* [Materials provided]

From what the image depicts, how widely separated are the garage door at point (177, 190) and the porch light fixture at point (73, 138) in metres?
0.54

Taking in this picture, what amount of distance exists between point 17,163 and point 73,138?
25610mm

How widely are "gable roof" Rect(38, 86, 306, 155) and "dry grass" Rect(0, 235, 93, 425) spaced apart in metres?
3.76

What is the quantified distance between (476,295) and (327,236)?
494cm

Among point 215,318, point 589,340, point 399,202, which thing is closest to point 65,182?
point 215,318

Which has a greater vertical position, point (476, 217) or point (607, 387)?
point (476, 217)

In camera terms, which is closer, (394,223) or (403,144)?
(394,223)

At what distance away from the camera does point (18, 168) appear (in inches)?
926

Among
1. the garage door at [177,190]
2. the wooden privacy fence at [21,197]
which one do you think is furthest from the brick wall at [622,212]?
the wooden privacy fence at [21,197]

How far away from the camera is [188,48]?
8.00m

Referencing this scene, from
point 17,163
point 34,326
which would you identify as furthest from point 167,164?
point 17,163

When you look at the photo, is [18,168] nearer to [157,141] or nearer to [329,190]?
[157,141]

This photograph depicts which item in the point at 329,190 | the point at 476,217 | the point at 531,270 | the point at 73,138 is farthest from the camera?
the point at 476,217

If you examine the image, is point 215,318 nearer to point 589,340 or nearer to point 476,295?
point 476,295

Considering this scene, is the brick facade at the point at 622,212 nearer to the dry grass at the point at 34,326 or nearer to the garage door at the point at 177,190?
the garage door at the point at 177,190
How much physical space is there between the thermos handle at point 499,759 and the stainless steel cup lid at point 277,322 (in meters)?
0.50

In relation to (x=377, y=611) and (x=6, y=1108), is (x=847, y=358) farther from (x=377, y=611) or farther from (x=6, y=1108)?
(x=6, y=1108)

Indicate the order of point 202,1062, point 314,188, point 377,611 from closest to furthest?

* [Exercise] Every record above should be copied exactly.

* [Result of the exercise]
From what the image depicts, how widely separated are the garage door at point (177, 190) and the porch light fixture at point (73, 138) in metres?
0.54

Taking in this picture, what amount of distance exists between point 17,163 and point 73,138?
25610mm

How widely are "gable roof" Rect(38, 86, 306, 155) and "dry grass" Rect(0, 235, 93, 425) spaced apart in metres?
3.76

What is the quantified distance between (476,295) and (327,236)?
494cm

Among point 215,318, point 589,340, point 399,202, which thing is closest to point 65,182?
point 215,318

Which has a greater vertical position, point (476, 217) or point (607, 387)?
point (476, 217)

In camera terms, which is closer, (394,223) or (403,144)?
(394,223)

At what distance away from the camera does point (18, 168) appear (in inches)?
926

Among
1. the garage door at [177,190]
2. the wooden privacy fence at [21,197]
which one do you think is furthest from the brick wall at [622,212]?
the wooden privacy fence at [21,197]

How far away from the camera is [188,48]?
8.00m

Referencing this scene, from
point 17,163
point 34,326
which would you identify as furthest from point 167,164?
point 17,163

When you look at the photo, is [18,168] nearer to [157,141] or nearer to [329,190]?
[157,141]

This photograph depicts which item in the point at 329,190 | the point at 476,217 | the point at 531,270 | the point at 73,138 is farthest from the camera?
the point at 476,217

If you examine the image, is point 215,318 nearer to point 589,340 or nearer to point 476,295?
point 476,295

Considering this scene, is the brick facade at the point at 622,212 nearer to the dry grass at the point at 34,326 or nearer to the garage door at the point at 177,190?
the garage door at the point at 177,190
How much physical space is there between the thermos handle at point 499,759 and the stainless steel cup lid at point 277,322 (in meters)?
0.50

In relation to (x=377, y=611) and (x=6, y=1108), is (x=847, y=358) farther from (x=377, y=611) or farther from (x=6, y=1108)?
(x=6, y=1108)

Indicate the order of point 202,1062, point 314,188, point 377,611 from closest to furthest?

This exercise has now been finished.